* **Given problem 1**
Repeat the passage on the Southeast Asian Sea word for word from "Consequently, the Southeast" to "all of humankind.".
* **Given problem 2**
Carry on the passage about sharing the Southeast Asian Sea as a regional commons, starting after its last sentence.

In general, the SRAEC has to be recognized and upheld by all the common stakeholders presently involved in the region’s long-term future. They include state and non-state entities, together with various regional organizations and even global institutions. Its basic premise and thrust is to ensure that all the commonly essential natural maritime resources presently found (and yet to be discovered) within the parameters of the Southeast Asian Sea must be collectively shared by all stakeholders. This means the region’s vast humanity and not a handful of states and their ruling leaders.

Consequently, the Southeast Asian Sea’s strategic resources cannot be claimed by just a few and in the name of ancient empires that have long ago disappeared into the library of world history. In the context of today’s global environmental realities, the Southeast Asian Sea must by now be claimed by the many and in the name of a 21st-century world order shared by all of humankind.

In pursuing the conceptual framework of a Shared Regional Area of Essential Commons, its independence and neutrality must always be upheld. This means that the SRAEC should assert from its declared onset that it cannot be absolutely claimed (wholly or partially) by any one state or regional entity, such as China or the Asean. And even more so, the SRAEC must not become a conflict zone under the geopolitical maneuverings of any world power, specifically the globally hegemonic thrusts of the United States.

* **Recorded information**
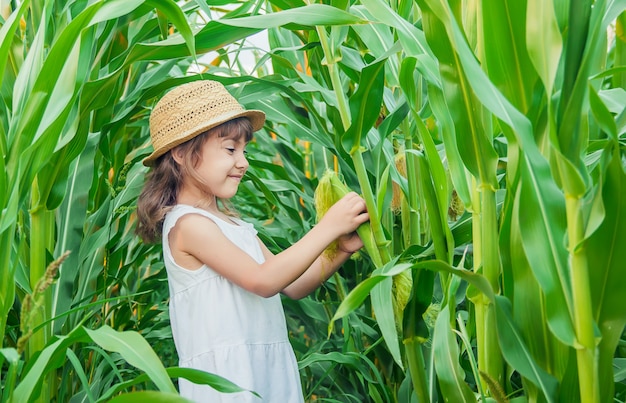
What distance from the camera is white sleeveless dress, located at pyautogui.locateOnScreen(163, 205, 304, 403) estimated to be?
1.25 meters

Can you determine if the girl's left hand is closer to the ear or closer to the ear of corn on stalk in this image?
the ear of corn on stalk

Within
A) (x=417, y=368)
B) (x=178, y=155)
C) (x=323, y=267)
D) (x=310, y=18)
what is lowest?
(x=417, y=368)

...

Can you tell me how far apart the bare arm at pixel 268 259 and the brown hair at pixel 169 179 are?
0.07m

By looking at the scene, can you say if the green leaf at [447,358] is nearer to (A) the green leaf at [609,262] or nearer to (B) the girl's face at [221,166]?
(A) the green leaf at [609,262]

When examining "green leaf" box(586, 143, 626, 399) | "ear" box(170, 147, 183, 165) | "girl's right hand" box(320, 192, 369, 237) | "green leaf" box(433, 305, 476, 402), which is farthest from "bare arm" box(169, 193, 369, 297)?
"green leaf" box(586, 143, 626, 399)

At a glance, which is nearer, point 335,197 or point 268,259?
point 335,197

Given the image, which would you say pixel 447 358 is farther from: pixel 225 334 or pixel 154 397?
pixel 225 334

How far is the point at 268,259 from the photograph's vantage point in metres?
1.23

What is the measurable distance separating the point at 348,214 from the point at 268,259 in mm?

* **Written response 1**
Consequently, the Southeast Asian Sea’s strategic resources cannot be claimed by just a few and in the name of ancient empires that have long ago disappeared into the library of world history. In the context of today’s global environmental realities, the Southeast Asian Sea must by now be claimed by the many and in the name of a 21st-century world order shared by all of humankind.

* **Written response 2**
It will certainly not be very easy to change the Beijing-Washington rivalry with respect to their hegemonic agendas over the broader Asia-Pacific region. At the same time, the Asean is not collectively united in taking a more independent and neutral stance toward both China and the United States.  This is because some countries, such as the Philippines, are highly prone to run to the US as a counterforce to China.  Alas, this divide inside the Asean is already being exploited by Beijing.

In this regard, China continues to strongly push its demands for a more bilateral and regionally focused solution to the current regional dilemma affecting the Southeast Asian Sea area. In contrast to this, the United States is pushing for a more multilateral approach to solve the regional contradiction. In effect, the Chinese want to ensure their clear dominance over their Southeast Asian neighbors without any interference from another superpower. And in an almost similar manner, the Americans also seek to once more intervene within the area by realigning pro-US countries from Southeast Asia under its imperialist dictation through a geostrategic coalition, which is aimed at enhancing American control over the Southeast Asian region and containing the Chinese’s expansionist actions.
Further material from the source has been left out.